Your instructions
Copy the listing word for word, starting at its first line and ending with the line that contains "16297 millimetres", with both ends included. Leave the pictures out of your copy.

Data to process
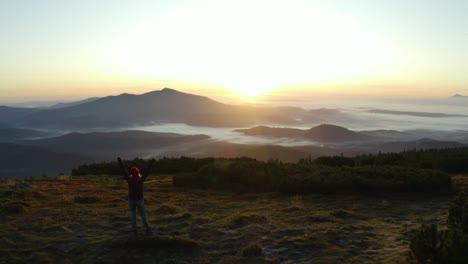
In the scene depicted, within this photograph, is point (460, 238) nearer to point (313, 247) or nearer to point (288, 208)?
point (313, 247)

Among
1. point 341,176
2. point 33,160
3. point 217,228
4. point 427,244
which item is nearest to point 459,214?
point 427,244

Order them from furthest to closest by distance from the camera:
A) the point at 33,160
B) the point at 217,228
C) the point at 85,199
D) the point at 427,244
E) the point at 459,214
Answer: the point at 33,160
the point at 85,199
the point at 217,228
the point at 459,214
the point at 427,244

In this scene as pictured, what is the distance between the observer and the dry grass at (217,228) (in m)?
8.40

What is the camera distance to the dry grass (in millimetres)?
8398

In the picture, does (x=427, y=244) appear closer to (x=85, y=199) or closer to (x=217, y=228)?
(x=217, y=228)

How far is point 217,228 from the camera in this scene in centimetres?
1059

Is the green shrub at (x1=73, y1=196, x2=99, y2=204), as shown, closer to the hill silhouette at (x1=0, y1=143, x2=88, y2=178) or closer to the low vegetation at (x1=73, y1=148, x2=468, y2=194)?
the low vegetation at (x1=73, y1=148, x2=468, y2=194)

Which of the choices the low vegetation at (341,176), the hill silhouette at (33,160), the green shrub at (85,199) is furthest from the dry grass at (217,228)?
the hill silhouette at (33,160)

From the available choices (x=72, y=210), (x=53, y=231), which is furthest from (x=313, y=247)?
(x=72, y=210)

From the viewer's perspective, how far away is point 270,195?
16297 millimetres

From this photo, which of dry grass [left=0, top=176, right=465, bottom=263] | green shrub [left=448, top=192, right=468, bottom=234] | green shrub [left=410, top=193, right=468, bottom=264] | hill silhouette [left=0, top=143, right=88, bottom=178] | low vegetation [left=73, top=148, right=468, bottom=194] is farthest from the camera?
hill silhouette [left=0, top=143, right=88, bottom=178]

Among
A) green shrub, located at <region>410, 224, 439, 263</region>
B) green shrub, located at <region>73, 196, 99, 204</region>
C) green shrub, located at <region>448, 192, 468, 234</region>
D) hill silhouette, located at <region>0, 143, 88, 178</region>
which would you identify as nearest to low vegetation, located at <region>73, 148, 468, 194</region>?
green shrub, located at <region>73, 196, 99, 204</region>

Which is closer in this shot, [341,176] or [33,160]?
[341,176]

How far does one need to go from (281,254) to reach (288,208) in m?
4.72
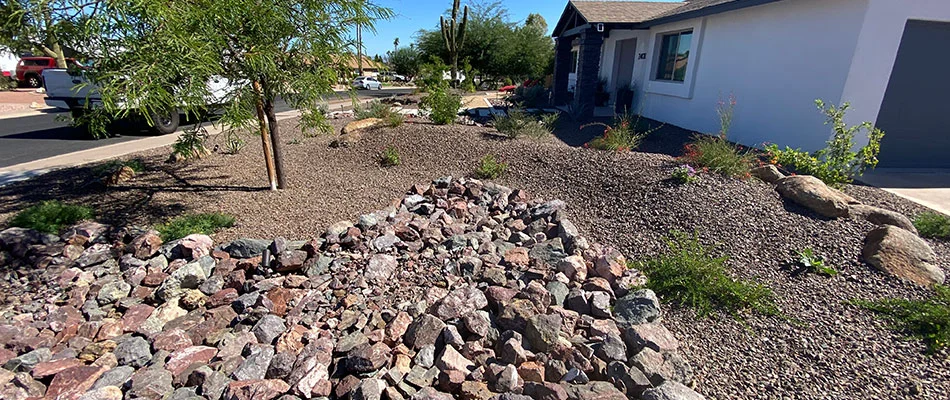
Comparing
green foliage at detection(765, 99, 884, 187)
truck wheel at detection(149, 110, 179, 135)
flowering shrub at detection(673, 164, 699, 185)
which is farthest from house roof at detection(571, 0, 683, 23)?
truck wheel at detection(149, 110, 179, 135)

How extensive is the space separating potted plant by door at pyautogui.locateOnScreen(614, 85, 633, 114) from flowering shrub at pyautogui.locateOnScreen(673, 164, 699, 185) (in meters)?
8.73

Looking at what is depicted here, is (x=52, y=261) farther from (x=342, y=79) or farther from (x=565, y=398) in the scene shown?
(x=565, y=398)

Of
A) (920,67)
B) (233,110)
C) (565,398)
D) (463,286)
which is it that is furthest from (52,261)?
(920,67)

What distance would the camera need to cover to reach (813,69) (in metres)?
→ 7.30

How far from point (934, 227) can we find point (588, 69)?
9.08 m

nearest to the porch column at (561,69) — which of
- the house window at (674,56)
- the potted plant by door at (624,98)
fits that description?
the potted plant by door at (624,98)

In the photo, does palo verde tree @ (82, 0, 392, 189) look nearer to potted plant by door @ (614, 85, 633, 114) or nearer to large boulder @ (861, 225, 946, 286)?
large boulder @ (861, 225, 946, 286)

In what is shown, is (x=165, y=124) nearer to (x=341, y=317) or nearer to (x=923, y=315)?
(x=341, y=317)

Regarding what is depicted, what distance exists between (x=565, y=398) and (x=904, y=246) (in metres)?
3.29

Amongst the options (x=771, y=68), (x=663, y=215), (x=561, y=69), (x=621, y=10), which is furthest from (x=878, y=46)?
(x=561, y=69)

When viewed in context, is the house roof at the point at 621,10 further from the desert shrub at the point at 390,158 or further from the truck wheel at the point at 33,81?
the truck wheel at the point at 33,81

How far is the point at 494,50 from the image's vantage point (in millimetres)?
28297

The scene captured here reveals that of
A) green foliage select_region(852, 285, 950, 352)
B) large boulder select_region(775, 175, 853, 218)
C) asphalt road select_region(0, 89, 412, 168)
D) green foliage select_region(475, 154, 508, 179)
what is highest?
large boulder select_region(775, 175, 853, 218)

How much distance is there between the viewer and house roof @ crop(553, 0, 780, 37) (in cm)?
1016
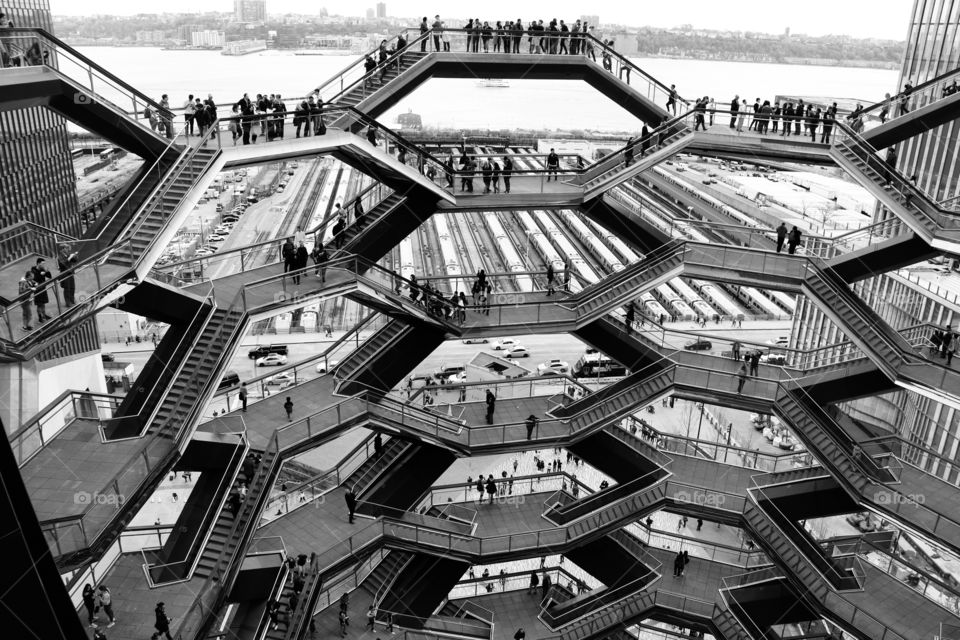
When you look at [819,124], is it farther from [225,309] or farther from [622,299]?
[225,309]

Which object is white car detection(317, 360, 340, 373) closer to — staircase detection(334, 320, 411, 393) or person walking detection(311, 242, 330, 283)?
staircase detection(334, 320, 411, 393)

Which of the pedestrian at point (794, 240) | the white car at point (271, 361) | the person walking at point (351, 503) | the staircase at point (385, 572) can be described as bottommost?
the white car at point (271, 361)

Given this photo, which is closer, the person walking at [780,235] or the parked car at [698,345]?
the person walking at [780,235]

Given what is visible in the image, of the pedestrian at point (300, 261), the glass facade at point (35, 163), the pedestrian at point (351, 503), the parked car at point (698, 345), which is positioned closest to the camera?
the pedestrian at point (300, 261)

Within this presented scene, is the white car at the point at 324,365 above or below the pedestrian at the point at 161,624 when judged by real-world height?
above

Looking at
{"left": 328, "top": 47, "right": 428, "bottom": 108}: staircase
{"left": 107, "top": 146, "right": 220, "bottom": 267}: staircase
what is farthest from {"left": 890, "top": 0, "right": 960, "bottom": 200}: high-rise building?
{"left": 107, "top": 146, "right": 220, "bottom": 267}: staircase

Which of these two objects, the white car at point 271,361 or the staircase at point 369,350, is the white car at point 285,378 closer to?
the staircase at point 369,350

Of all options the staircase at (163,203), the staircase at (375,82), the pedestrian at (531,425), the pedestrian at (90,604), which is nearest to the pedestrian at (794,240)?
the pedestrian at (531,425)

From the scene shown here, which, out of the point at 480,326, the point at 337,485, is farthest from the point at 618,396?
the point at 337,485
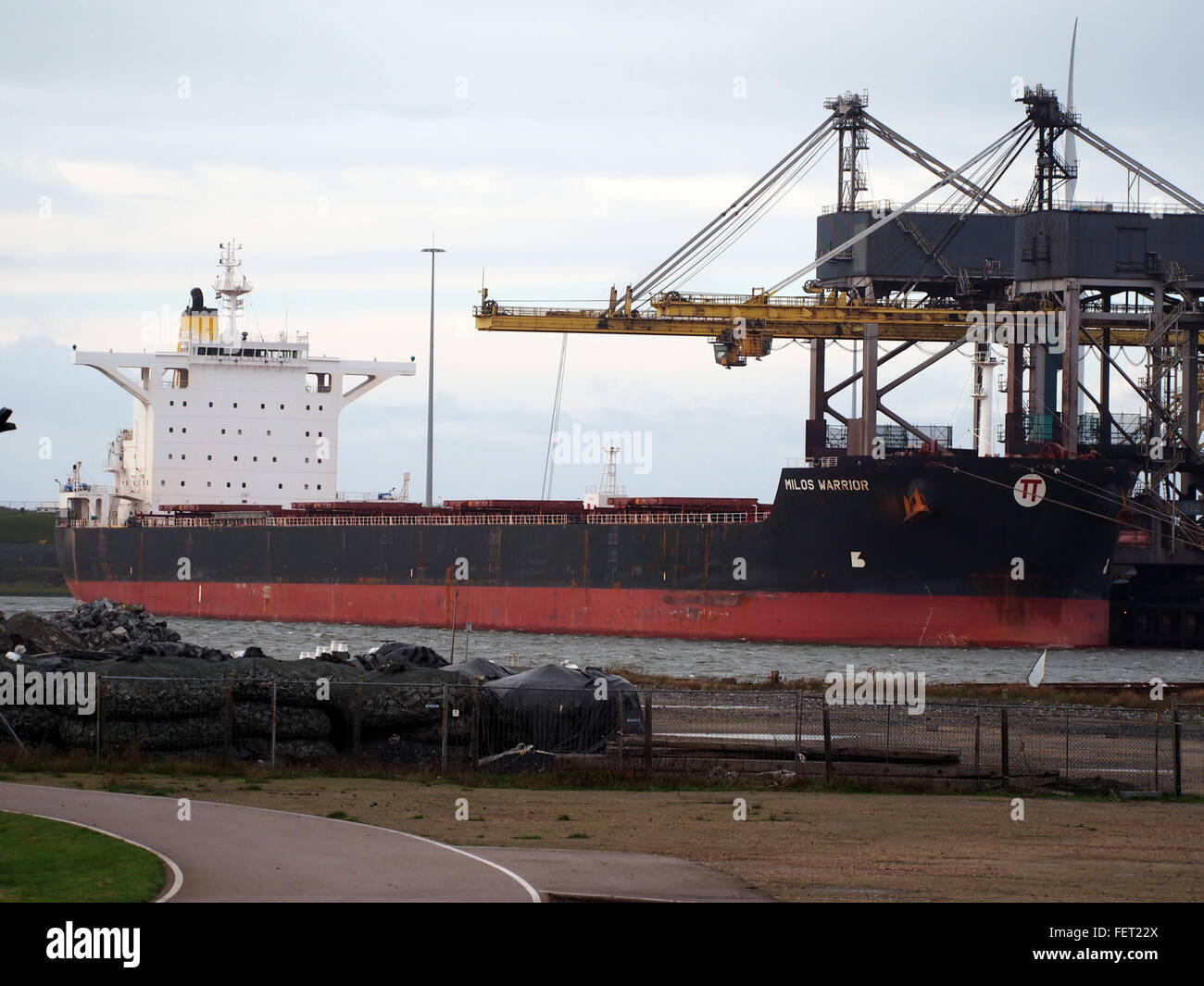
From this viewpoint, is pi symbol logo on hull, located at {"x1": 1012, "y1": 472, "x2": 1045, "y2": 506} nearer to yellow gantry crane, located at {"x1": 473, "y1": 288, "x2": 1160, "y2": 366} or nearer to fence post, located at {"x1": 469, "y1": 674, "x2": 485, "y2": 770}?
yellow gantry crane, located at {"x1": 473, "y1": 288, "x2": 1160, "y2": 366}

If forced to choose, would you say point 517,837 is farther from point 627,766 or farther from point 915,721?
point 915,721

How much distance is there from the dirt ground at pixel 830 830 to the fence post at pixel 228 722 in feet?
3.06

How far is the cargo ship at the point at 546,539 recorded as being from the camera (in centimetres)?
3052

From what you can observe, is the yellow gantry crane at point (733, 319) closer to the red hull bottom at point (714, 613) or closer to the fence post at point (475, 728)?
the red hull bottom at point (714, 613)

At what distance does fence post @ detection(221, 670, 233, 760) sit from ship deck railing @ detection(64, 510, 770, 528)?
2065 centimetres

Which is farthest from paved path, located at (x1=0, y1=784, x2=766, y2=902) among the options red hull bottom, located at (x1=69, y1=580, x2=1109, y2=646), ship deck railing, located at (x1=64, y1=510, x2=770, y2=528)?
ship deck railing, located at (x1=64, y1=510, x2=770, y2=528)

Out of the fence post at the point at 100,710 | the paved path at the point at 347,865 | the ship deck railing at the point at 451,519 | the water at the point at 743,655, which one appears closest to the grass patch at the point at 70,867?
the paved path at the point at 347,865

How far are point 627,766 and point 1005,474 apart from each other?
19.6 meters

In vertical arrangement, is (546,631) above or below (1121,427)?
below

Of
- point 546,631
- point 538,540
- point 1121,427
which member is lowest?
point 546,631

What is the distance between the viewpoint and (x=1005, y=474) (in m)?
30.5

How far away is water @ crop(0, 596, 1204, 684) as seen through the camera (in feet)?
84.7

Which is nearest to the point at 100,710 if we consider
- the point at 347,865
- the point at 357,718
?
the point at 357,718
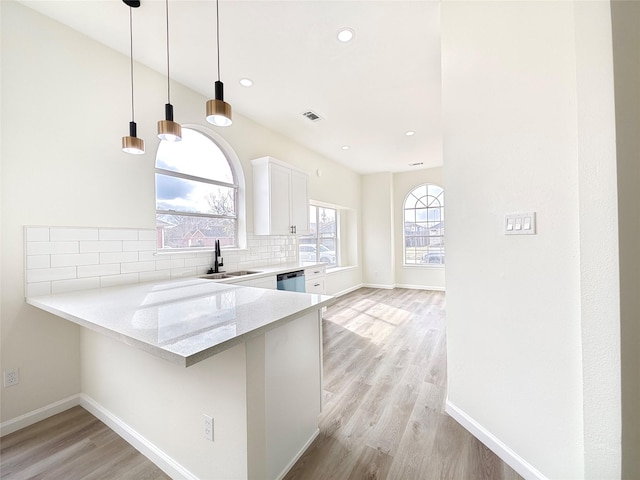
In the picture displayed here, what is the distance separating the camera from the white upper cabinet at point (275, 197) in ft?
11.7

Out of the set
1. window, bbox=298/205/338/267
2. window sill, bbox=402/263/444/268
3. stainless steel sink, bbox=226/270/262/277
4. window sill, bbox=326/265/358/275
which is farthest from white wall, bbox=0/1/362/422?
window sill, bbox=402/263/444/268

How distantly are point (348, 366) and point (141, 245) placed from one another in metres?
2.29

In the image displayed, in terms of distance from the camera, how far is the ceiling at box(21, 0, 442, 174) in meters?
1.90

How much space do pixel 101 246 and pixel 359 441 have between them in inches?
96.3

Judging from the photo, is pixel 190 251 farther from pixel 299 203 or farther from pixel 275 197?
pixel 299 203

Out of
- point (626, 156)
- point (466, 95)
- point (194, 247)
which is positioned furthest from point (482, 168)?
point (194, 247)

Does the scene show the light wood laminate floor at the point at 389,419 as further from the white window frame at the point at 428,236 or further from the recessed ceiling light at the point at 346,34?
the white window frame at the point at 428,236

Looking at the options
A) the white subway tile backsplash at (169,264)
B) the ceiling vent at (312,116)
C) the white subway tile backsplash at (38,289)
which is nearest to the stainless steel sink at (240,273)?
the white subway tile backsplash at (169,264)

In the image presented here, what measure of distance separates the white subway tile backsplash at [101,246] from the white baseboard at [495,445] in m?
2.93

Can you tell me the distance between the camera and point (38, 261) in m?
1.90

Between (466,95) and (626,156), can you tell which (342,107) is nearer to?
(466,95)

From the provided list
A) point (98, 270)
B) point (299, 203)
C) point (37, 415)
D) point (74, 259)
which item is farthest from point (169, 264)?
point (299, 203)

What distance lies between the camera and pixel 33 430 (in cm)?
182

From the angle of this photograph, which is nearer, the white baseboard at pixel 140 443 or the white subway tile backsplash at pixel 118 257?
the white baseboard at pixel 140 443
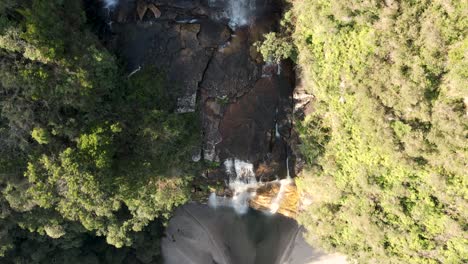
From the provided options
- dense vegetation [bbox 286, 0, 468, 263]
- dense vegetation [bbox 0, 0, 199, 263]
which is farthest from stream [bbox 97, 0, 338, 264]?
dense vegetation [bbox 286, 0, 468, 263]

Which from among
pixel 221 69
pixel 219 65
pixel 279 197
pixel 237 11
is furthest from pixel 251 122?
pixel 237 11

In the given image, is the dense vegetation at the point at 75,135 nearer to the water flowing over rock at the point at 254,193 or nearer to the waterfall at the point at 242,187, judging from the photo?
the waterfall at the point at 242,187

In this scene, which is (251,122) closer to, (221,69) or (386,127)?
(221,69)

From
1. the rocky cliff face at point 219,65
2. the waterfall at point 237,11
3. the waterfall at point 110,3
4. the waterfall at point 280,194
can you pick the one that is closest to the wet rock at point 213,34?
the rocky cliff face at point 219,65

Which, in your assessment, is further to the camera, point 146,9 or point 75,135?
point 146,9

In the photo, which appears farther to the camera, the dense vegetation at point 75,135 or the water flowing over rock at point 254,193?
the water flowing over rock at point 254,193

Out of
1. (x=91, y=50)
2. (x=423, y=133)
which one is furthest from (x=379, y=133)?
(x=91, y=50)

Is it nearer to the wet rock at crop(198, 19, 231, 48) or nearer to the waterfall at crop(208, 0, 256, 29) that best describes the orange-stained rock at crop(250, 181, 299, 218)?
the wet rock at crop(198, 19, 231, 48)
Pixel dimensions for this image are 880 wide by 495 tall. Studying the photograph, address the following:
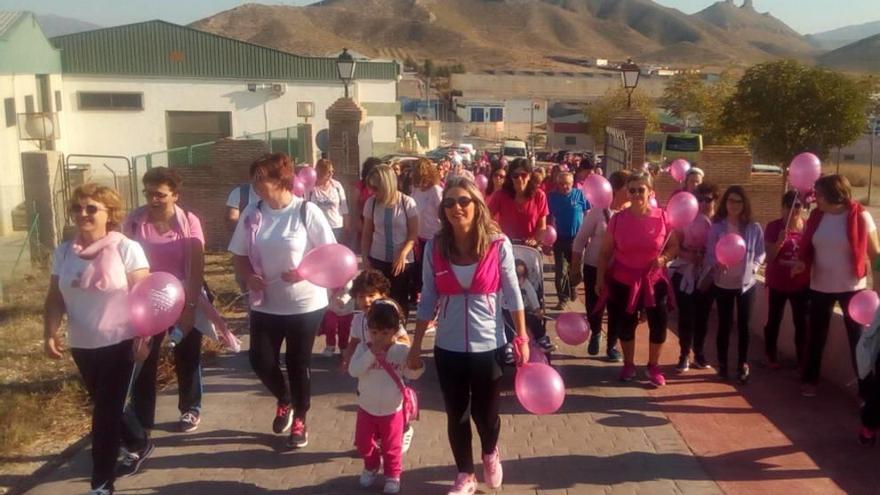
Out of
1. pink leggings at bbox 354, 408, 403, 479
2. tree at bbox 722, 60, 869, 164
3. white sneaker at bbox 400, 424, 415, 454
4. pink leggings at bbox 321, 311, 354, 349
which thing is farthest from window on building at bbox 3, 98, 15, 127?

Reply to the task
In the scene depicted, within this photograph, is point (460, 238) nearer to point (313, 247) or nearer to point (288, 208)?
point (313, 247)

Among
1. point 341,176
2. point 33,160
3. point 217,228
4. point 427,244
which item is nearest to point 459,214?
point 427,244

Order them from furthest to closest by distance from the camera:
A) the point at 33,160
B) the point at 217,228
C) the point at 85,199
D) the point at 427,244
E) the point at 459,214
Answer: the point at 33,160
the point at 85,199
the point at 217,228
the point at 459,214
the point at 427,244

In this scene as pictured, what is the distance between the observer and the dry grass at (217,228) (in m)?
8.40

What is the camera distance to the dry grass (in millimetres)?
8398

In the picture, does (x=427, y=244) appear closer to (x=85, y=199) or closer to (x=217, y=228)?
(x=217, y=228)

How far is point 217,228 from the camera in this scene in centimetres?
1059

Is the green shrub at (x1=73, y1=196, x2=99, y2=204), as shown, closer to the hill silhouette at (x1=0, y1=143, x2=88, y2=178) or closer to the low vegetation at (x1=73, y1=148, x2=468, y2=194)?
the low vegetation at (x1=73, y1=148, x2=468, y2=194)

Which of the choices the low vegetation at (341,176), the hill silhouette at (33,160), the green shrub at (85,199) is furthest from the dry grass at (217,228)?
the hill silhouette at (33,160)

From the available choices (x=72, y=210), (x=53, y=231), which is furthest from (x=313, y=247)?
(x=72, y=210)

From the viewer's perspective, how far away is point 270,195?
16297 millimetres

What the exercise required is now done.